Kritiker-Bewertung: unterirdischschlechtmittelmässiggutweltklasse 2 / 5

Der rechteckige gelbe Schwamm SpongeBob lieferte schon vor über einem Jahrzehnt den Beweis, dass Kinder nicht nur auf Superhelden, Überflieger, tapfere Krieger und dergleichen stehen. Als Titelfigur der gleichnamigen, unverwüstlichen TV-Serie spielte er sich im Gegenteil als gutmütig-naives Stehaufmännchen in die Herzen der jungen Zuschauer. Die durch und durch positive Identifikationsfigur und ihre Freunde bewegten sich in der animierten Unterwasserwelt Bikini Bottom in einem zwar skurrilen, aber auch beschaulichen Universum. Die Kinoabenteuer "Der SpongeBob Schwammkopf Film" von 2004 und der jetzige "SpongeBob Schwammkopf 3D" setzen auf mehr Action und den Kontakt mit Realfiguren. Unter der Regie von Paul Tibbitt wird SpongeBob diesmal unter anderem sowohl ins Universum gebeamt, als auch an einen Badeort in der realen Welt. Das Resultat ist ein ziemlich wirres Abenteuer, in dem aus der rauschhaften, nivellierenden Bilderflut nur mehr einzelne witzige Momente herausragen.

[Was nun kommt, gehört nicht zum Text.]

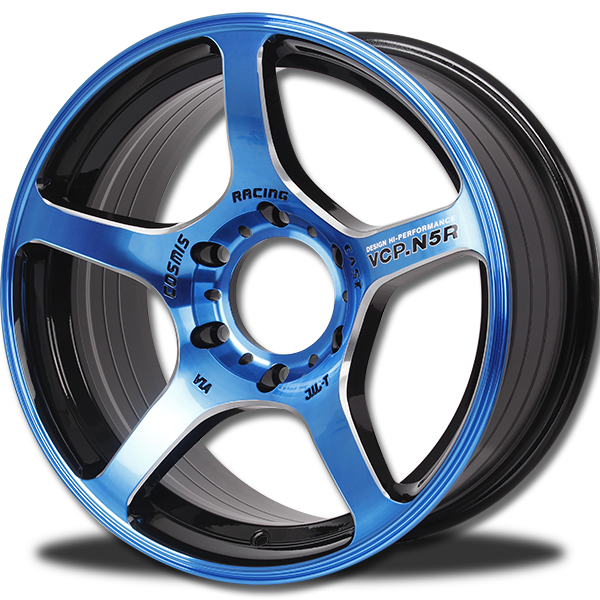 P&P Superwheels VCP.N5R 17Inch Anodized color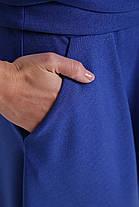 Расклешенное торжественное платье цвет электрик размер 48,50,52,54 с запАхом, фото 3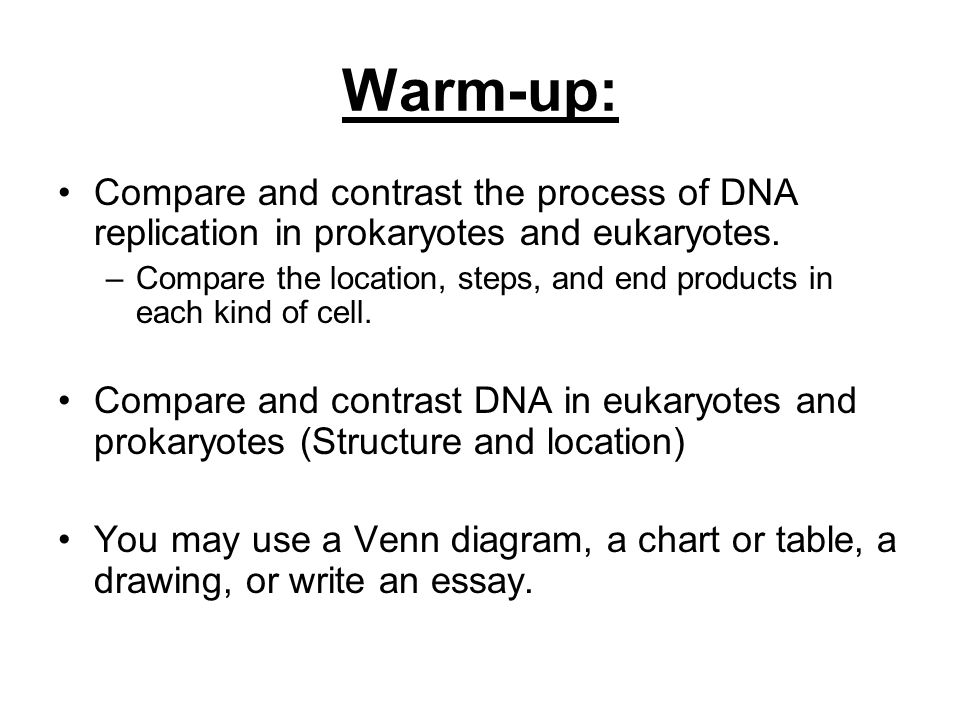 essay on dna database For this assignment you must argue the pros or cons (or both) of the following controversial topics: important: prior to writing about this topic, you must read the two articles that i have uploaded in order to bring up to date and professional information as.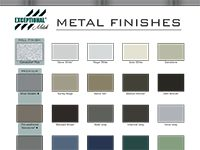 Exceptional Metals Color Sheet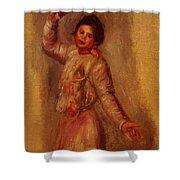 Dancer With Castenets 1895 Shower Curtain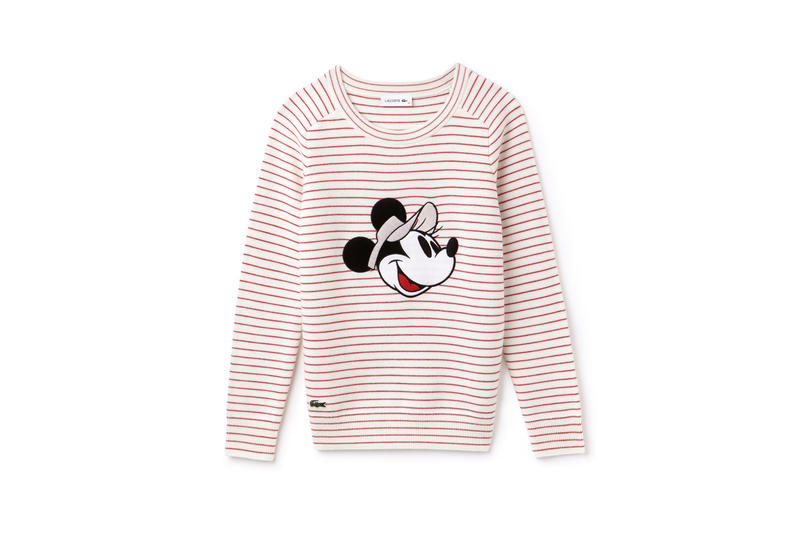 Disney x LACOSTE Capsule Collection Minnie Mouse Sweatshirt Red White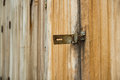 Wooden Door And Latch Royalty Free Stock Photos - 38593398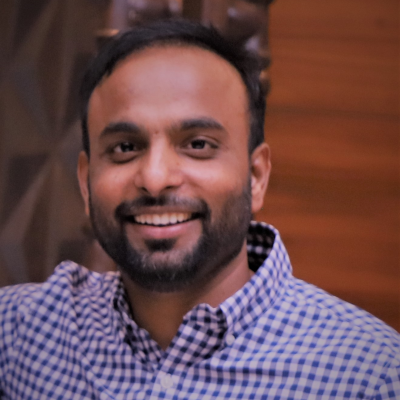 Rajiv Sharma, Head of Digital Partnerships – APAC at The HEINEKEN Company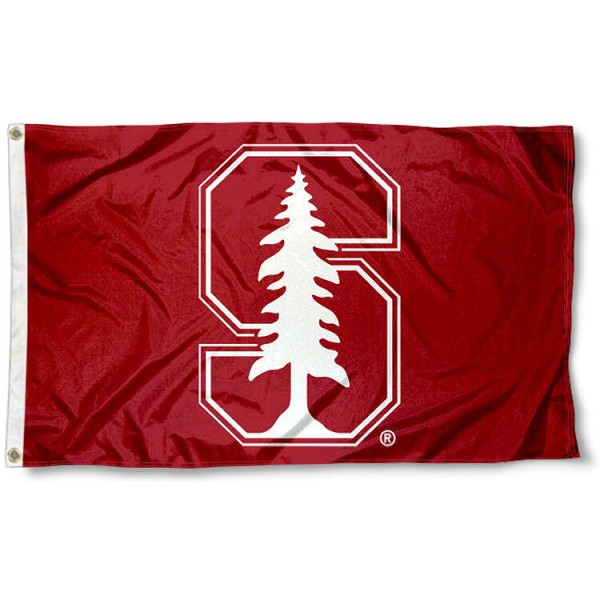 Stanford Cardinal White S Flag measures 3x5 feet, is made of 100% polyester, offers quadruple stitched flyends, has two metal grommets, and offers screen printed NCAA team logos and insignias. Our Stanford Cardinal White S Flag is officially licensed by the selected university and NCAA.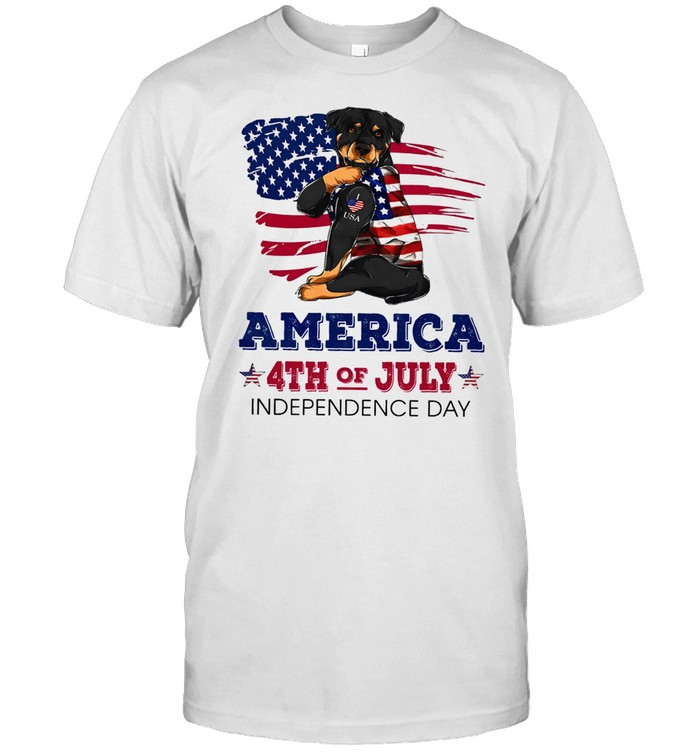 Rottweiler Tattoo American 4th Of July Independence Day American Flag shirt Classic Men's T-shirt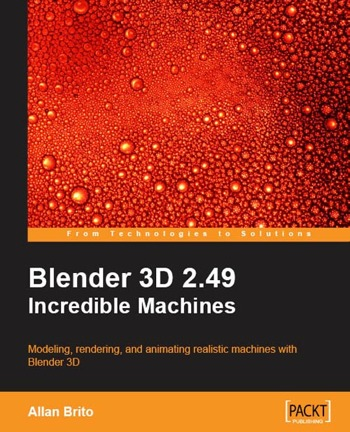 blender-3d-incredible-machines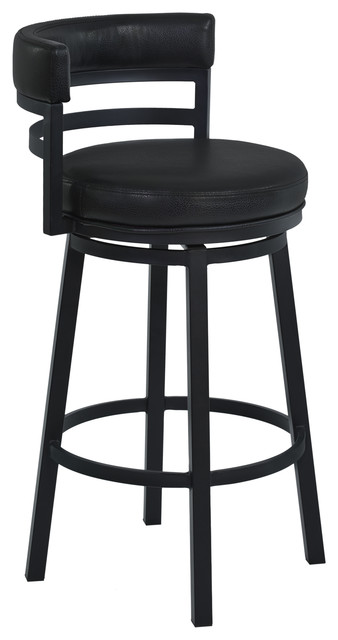 Armen Living Madrid Metal Swivel Stool Black Ford Black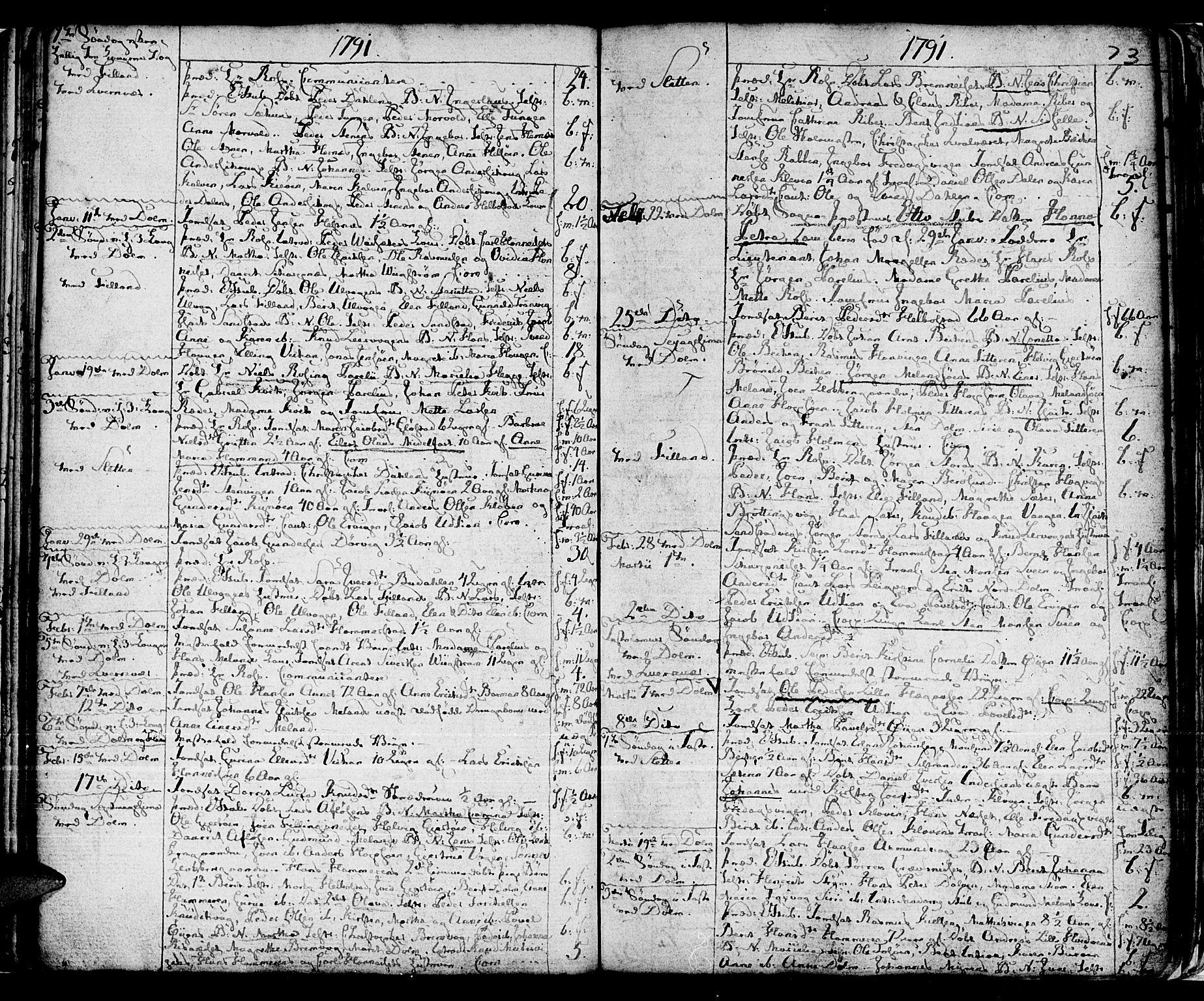 SAT, Ministerialprotokoller, klokkerbøker og fødselsregistre - Sør-Trøndelag, 634/L0526: Ministerialbok nr. 634A02, 1775-1818, s. 73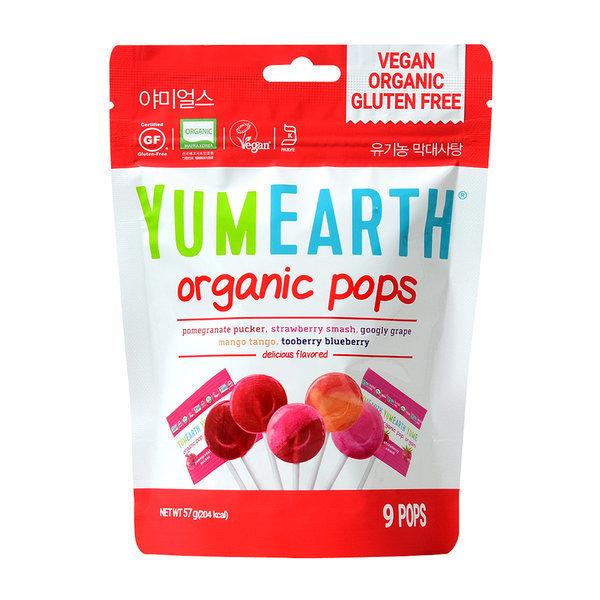 야미얼스 유기농 막대사탕 파우치팩 57g 상품이미지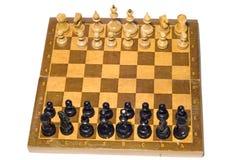 игра шахмат к Стоковая Фотография
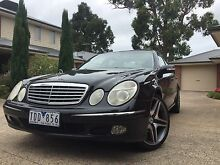 2004, Mercedes E320 Epping Whittlesea Area Preview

Die Fans der Serie dürfen sich über ein Wiedersehen mit den Bewohnern von Bikini Bottom freuen: Da ist zum Beispiel der Kapitalist Mr. Krabs, der seinen besten Mitarbeiter SpongeBob liebevoll "Min Jung" nennt, aber nur, wenn die Rendite stimmt. Oder der unterbelichtete Kindskopf Patrick, SpongeBobs bester Freund, der miesepetrige Thaddäus Tentakel, das Eichhörnchen Sandy und sogar SpongeBogs Haustier, die miauende Schnecke Gary. Mit diesen Figuren sorgen die Filmemacher wieder für kurze Anekdoten und Dialogzeilen, die spontan zum Auflachen reizen. Auch für Erwachsene ist Spaßiges dabei, zum Beispiel wenn SpongeBob erklärt, dass er das Burgerrezept nicht auswendig kennt, weil ihm das Kleingedruckte seines Vertrags die Wiedergabe selbst in "Erinnerungen, Träumen oder Stickbildern" verbietet. Hübsch ist auch der Einfall, die bunte Truppe in die Welt der Menschen zu schicken, um die Größenverhältnisse zu verdeutlichen: SpongeBob ist neben einem Mann, der am Strand liegt, so klein, dass er diesen wiederum für einen angespülten Wal hält.
Auf Dauer aber ermüdet die überbordende, sowohl in der animierten Unterwasser-, als auch auf dem von Realfiguren bevölkerten Festland spielende Geschichte. Darin muss neben dem unvermeidlichen Piraten und einem magischen Buch auch ein Delfin, der im Weltall Wache schiebt, und sogar die Verwandlung SpongeBobs und seiner Gefährten in Superhelden Platz finden. Die visuelle Gestaltung in 3D ist zwar reizvoll, aber aufgrund der allgemeinen Überfrachtung lässt sich kaum etwas wirklich genießen. Schade, wenn dafür gerade eine Figur herhalten muss, die man sonst für ihre einfache Gedankenlogik schätzt.

Fazit: Die legendäre rechteckige Serienfigur verlässt Bikini Bottom mit einer Zeitmaschine, mutiert zum Superhelden und erlebt die ausgeflipptesten Abenteuer, während dem Zuschauer schon längst der Kopf schwirrt.